TITIKNOL.ID – Pembangunan Ibu Kota Nusantara (IKN) dinilai mulai memberikan dampak nyata terhadap pertumbuhan ekonomi di Kalimantan Timur.
Otorita IKN menyebut proyek pembangunan ibu kota baru tidak hanya berfokus pada pembangunan fisik, tetapi juga mampu menggerakkan perekonomian daerah dan memberikan manfaat bagi masyarakat.
Berdasarkan kajian dampak ekonomi pembangunan IKN Tahap I periode 2022–2024, Kabupaten Penajam Paser Utara (PPU) mencatat pertumbuhan ekonomi sebesar 19,9 persen, tertinggi dan paling signifikan dibandingkan kabupaten/kota lainnya di Kalimantan Timur.
Sementara itu, pertumbuhan ekonomi Kalimantan Timur tercatat 3,7 persen lebih tinggi dibandingkan provinsi lain di Pulau Kalimantan.
Deputi Bidang Perencanaan dan Pertanahan Otorita IKN, Mia Amalia, mengatakan keberhasilan pembangunan IKN tidak hanya diukur dari banyaknya gedung yang berdiri, tetapi juga dari sejauh mana pembangunan tersebut mampu mendorong pertumbuhan ekonomi dan meningkatkan kesejahteraan masyarakat.
”Keberhasilan IKN diukur bukan hanya jumlah gedung, tetapi dampak ekonomi, seberapa besar ekonomi itu tumbuh, dan bagaimana manfaatnya dirasakan masyarakat,” ujar Mia dalam keterangannya, dikutip Minggu (5/7/2026).
Mia menjelaskan, hasil kajian menunjukkan dampak ekonomi tahap awal pembangunan IKN paling besar dirasakan di Kabupaten Penajam Paser Utara sebagai wilayah inti pembangunan.

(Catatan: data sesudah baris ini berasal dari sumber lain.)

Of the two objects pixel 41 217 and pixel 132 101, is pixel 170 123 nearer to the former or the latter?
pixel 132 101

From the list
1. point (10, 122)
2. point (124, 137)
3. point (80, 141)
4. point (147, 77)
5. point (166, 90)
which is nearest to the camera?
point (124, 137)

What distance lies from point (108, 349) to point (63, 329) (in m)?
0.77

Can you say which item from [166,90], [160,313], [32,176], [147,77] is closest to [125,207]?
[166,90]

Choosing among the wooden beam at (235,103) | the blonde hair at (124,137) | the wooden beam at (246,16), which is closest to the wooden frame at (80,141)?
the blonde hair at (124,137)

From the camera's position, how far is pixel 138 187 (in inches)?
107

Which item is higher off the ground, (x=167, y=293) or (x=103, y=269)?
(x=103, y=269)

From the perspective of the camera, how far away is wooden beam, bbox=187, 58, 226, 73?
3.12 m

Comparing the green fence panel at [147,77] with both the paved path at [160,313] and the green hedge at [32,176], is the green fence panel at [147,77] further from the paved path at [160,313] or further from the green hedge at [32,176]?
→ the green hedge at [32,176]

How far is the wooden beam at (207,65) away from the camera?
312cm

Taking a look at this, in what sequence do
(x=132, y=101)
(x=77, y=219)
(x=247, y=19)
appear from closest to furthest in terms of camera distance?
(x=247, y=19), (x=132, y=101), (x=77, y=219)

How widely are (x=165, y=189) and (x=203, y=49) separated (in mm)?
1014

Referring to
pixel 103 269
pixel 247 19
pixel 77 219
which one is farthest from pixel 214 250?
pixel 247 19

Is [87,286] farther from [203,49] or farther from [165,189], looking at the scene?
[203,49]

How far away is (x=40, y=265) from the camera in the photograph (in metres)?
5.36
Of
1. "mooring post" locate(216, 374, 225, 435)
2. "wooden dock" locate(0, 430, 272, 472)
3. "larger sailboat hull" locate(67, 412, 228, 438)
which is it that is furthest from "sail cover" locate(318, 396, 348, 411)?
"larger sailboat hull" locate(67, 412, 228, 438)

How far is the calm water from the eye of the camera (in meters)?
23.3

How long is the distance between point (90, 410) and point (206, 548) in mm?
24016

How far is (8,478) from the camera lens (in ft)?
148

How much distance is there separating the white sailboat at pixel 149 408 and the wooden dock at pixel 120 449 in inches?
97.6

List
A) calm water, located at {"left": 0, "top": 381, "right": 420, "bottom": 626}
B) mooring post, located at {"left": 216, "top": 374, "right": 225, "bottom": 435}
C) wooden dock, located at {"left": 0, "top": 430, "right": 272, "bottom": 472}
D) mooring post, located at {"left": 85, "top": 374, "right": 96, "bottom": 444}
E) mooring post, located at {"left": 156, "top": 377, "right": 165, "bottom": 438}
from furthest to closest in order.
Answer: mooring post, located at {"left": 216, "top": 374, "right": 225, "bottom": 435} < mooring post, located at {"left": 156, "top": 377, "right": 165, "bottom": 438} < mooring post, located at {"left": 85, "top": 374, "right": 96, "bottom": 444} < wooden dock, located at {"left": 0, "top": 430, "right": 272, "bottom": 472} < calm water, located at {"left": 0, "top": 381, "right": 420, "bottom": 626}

Pertumbuhan ekonomi di daerah tersebut didorong oleh meningkatnya belanja pemerintah serta lonjakan investasi, dengan sektor konstruksi menjadi salah satu penyumbang utama terhadap struktur Produk Domestik Regional Bruto (PDRB).
Selain itu, pembangunan IKN juga mulai memberikan efek berganda kepada wilayah penyangga melalui meningkatnya kebutuhan barang dan jasa, logistik, transportasi, akomodasi, perdagangan, hingga berbagai sektor pendukung lainnya.
Aktivitas pembangunan di Kawasan Nusantara dinilai mulai memperkuat keterkaitan ekonomi antardaerah di Kalimantan Timur.
Pada Tahap II pembangunan IKN, dampak ekonomi diproyeksikan akan semakin besar.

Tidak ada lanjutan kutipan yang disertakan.